City Intelligently Designed Transit?
So one of my roommates left a copy of Sierra Magazine on the john. Within it I found an article about a cheap transit solution, which essentially involves treating the bus like a subway on surface streets — that is, prepaid, curb-level boarding gates with physically separated lanes for the buses. Over the last two weeks I’ve spent most of my toilet time daydreaming about the prospect of a sexy Seattle transit system. Today I finally got around to checking out the website for the Bus Rapid Transit system. Turns out the Cascadia Center (the one funded by scientifically minded Christian fundies - AKA the Discovery Institute), is already on the ball. In fact, the meeting just happens to be tomorrow afternoon:
A New Vision for Developing Transit for Livable Cities
An Afternoon with Enrique Peñalosa
Rainier Square Atrium, located at 1333 Fifth Avenue in Seattle, on Wednesday, September 27, at 1:30 p.m. Registration begins at 1:00 p.m. Cost for the event is $15 and includes a hosted reception.
Finally, something enviro-hippies and neo-con fundies can agree upon.
-Brandon Eng
Bus Rapid Transit (BRT) isn't, and never will be, actual rapid transit. It will never be as fast as a subway or monorail. Why? Because it has to share the road with cars. Regardless of the sexy vehicles, or the prepaid separated boarding gates, or the bus-only lanes, BRT still has to stop at intersections, and takes away lanes that cars currently use.
Just look at 3rd Ave, which is currently being used as a temporary substitute for the Bus Tunnel during rush hour. This is more-or-less what BRT would look like. It takes 3rd Ave off the grid for cars, forcing all other vehicles off onto other streets, making other streets more clogged. Despite having 3rd Ave all to themselves, busses still travel much slower down 3rd Ave than they used to in the bus tunnel (where there were no stop lights).
The only true "rapid" transit is getting the vehicles (light rail, monorail, or whatever) OFF the streets. Either above ground or below ground, where it isn't competing with cars (and intersections, and stop lights, and pedestrian traffic). That way they only have to stop at transit stops to let people on/off, and don't fight with cars for the same pavement.

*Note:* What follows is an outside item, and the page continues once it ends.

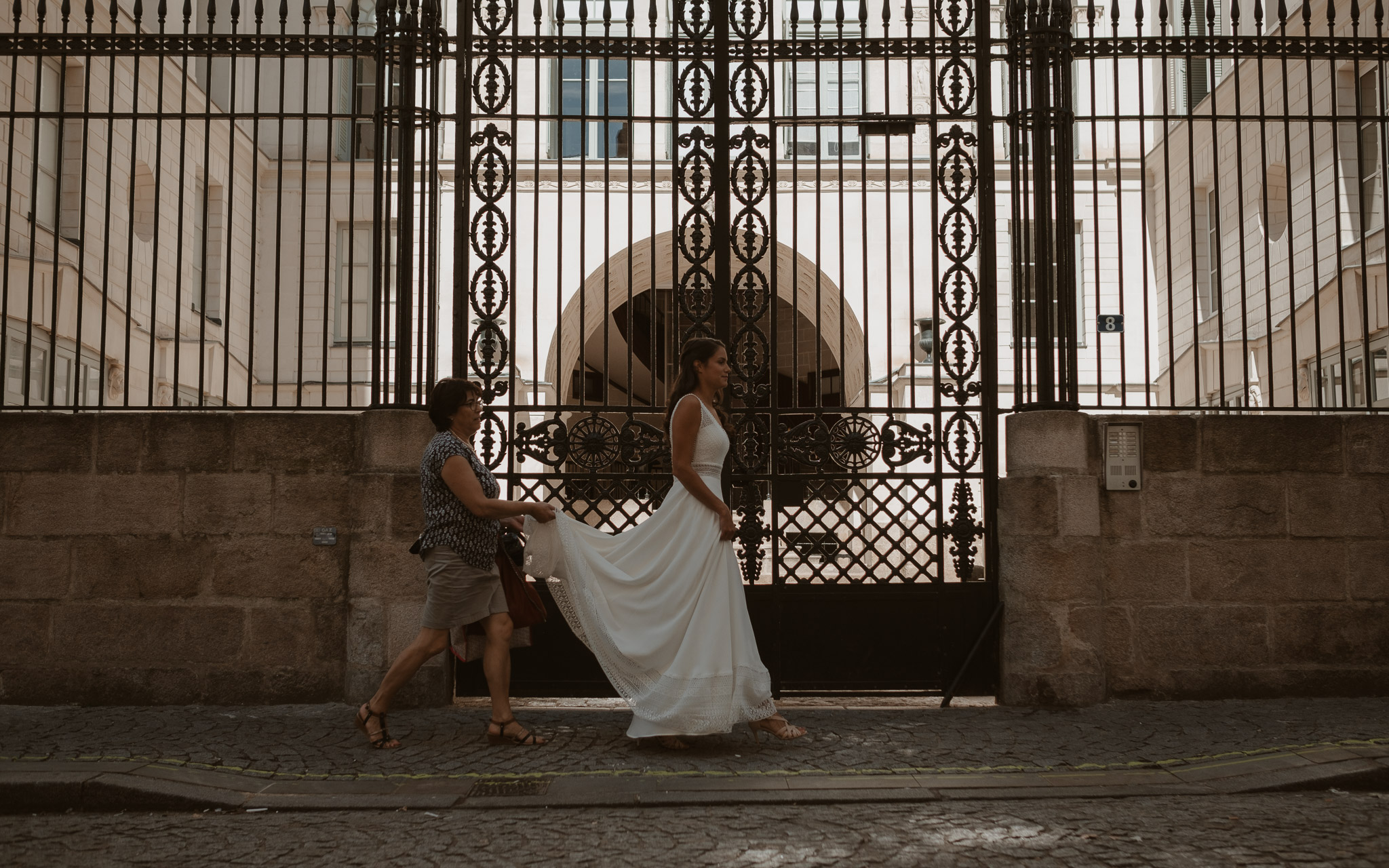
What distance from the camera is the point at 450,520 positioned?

BRT is better than nothing. It would be somewhat faster than the current system of busses. And every full bus load of passengers means 40 less cars on the road. But BRT is a poor substitute for real rapid transit. It is slower for passengers than real rapid transit, and it makes at least some of the streets worse for other vehicles.
If you have an effective transit system (light rail, monorail, or whatever) that is faster and more convenient than driving, then you'd really get a lot of people out of their cars and using the transit system. As long as transit is slow and inconvenient, most people who have the option will opt to stay in their cars.